Developmental Pathways Are Epigenetically Reprogrammed during Lung Cancer Brain Metastasis

Non-small cell lung cancer (NSCLC) is one of the most commonly diagnosed and deadliest cancers worldwide, owing in large part to roughly half of all patients initially presenting with both primary and metastatic disease. While the major events in the metastatic cascade have been identified, a mechanistic understanding of how NSCLC routinely, successfully colonizes the brain is largely unknown. Recent studies have begun demonstrating the role of epigenetic mis-regulation within tumorigenesis as well as in the metastatic process, including widespread changes in DNA methylation and histone modifications. To better understand the role of DNA methylation alterations in NSCLC metastasis to brain, we measured DNA methylation during disease progression for 12 patients, globally profiling the methylation of their normal lung, primary lung tumor, and brain metastasis. We found that the variation in methylation is just as great; albeit less coordinated across genomic features, during metastatic spread as compared to primary tumorigenesis. The greatest recurrent methylation changes during metastatic progression occurred over DNA methylation valleys (DMVs) harboring H3K9me3 as well as bivalent marks H3K27me3 and H3K4me1 enrichment in normal lung.
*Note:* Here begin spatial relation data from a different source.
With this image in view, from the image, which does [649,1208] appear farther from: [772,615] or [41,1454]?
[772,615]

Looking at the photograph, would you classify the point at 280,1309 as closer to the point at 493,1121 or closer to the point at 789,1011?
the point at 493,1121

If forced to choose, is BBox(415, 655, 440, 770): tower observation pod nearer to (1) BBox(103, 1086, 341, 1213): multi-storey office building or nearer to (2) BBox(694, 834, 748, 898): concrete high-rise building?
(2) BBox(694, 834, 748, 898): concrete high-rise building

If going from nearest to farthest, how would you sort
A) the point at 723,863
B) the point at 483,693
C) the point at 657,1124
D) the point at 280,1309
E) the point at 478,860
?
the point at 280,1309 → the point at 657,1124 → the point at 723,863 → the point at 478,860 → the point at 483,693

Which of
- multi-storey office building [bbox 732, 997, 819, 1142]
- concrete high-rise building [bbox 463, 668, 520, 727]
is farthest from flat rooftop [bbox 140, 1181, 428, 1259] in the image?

Mapping EZH2, the catalytic subunit of polycomb repressive complex 2 (PCR2), binding locations in H1299, a lymph node-derived lung cancer cell line, revealed a loss of EZH2 binding within DMVs accompanied by an increase in DNA methylation, exemplifying epigenetic switching. The vast majority of these differentially methylated region-associated DMVs harbor developmental genes, suggesting that altered epigenetic regulation of developmentally important genes may confer a selective advantage during metastatic progression. Samples: 2 separate ChIP-seq replicates were completed for the identification of EZH2 in the cell line H1299. Both replicates consist of paired-end reads. Data are included from both the EZH2 IP and input.